• _Task prompt_:
Across all the records, filter for lines with the word "ответил" and copy them.

• _Information provided_:

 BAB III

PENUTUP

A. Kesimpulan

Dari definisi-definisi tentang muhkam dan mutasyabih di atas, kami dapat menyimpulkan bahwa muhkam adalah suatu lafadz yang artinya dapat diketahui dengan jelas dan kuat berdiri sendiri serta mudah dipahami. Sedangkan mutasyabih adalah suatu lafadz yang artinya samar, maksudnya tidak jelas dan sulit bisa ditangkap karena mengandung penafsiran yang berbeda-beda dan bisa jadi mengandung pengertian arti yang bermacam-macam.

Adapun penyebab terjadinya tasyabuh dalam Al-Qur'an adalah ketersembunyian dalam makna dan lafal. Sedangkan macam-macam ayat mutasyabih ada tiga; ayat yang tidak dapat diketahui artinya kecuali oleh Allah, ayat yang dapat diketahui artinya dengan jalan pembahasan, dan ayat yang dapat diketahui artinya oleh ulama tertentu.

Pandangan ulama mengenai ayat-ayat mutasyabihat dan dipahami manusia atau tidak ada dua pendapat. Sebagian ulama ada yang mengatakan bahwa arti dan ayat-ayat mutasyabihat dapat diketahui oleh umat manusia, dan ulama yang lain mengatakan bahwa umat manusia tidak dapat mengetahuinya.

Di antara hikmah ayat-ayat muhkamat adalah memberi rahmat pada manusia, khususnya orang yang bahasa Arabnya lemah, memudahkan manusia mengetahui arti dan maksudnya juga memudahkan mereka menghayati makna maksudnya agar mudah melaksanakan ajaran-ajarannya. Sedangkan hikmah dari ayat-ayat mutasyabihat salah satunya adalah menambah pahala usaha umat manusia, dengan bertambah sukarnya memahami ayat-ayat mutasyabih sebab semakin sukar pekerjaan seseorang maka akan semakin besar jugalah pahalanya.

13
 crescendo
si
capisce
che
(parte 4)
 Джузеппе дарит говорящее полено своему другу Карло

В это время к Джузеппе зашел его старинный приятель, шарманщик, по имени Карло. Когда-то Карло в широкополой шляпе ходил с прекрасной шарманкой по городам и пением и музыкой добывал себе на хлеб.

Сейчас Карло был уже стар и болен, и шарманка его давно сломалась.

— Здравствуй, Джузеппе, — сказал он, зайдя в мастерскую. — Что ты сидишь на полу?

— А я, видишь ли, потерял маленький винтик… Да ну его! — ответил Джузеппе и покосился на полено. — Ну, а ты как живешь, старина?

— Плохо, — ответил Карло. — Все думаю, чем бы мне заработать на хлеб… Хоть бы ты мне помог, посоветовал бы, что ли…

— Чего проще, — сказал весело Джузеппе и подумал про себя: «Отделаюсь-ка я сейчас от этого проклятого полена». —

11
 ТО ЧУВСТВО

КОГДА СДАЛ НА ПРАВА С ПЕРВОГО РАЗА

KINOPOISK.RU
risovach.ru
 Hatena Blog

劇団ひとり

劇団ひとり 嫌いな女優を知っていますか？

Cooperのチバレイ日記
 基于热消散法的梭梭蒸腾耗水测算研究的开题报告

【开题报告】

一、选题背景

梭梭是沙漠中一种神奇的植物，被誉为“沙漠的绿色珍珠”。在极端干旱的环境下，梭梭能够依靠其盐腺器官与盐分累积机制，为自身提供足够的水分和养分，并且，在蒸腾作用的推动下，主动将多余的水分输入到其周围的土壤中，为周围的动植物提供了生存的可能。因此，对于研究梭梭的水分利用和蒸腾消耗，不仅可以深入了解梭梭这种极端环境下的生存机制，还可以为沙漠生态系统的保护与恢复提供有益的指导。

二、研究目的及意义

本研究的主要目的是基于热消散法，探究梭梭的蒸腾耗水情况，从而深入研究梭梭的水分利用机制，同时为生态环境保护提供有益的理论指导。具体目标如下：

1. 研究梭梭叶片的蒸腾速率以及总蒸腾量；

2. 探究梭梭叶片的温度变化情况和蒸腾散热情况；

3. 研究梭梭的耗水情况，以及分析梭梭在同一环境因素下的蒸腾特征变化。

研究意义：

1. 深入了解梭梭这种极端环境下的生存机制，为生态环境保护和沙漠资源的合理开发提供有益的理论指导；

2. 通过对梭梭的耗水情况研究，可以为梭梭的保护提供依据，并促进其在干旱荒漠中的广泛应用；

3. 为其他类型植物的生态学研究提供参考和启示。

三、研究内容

• _Written reply_:
— А я, видишь ли, потерял маленький винтик… Да ну его! — ответил Джузеппе и покосился на полено. — Ну, а ты как живешь, старина?
— Плохо, — ответил Карло. — Все думаю, чем бы мне заработать на хлеб… Хоть бы ты мне помог, посоветовал бы, что ли…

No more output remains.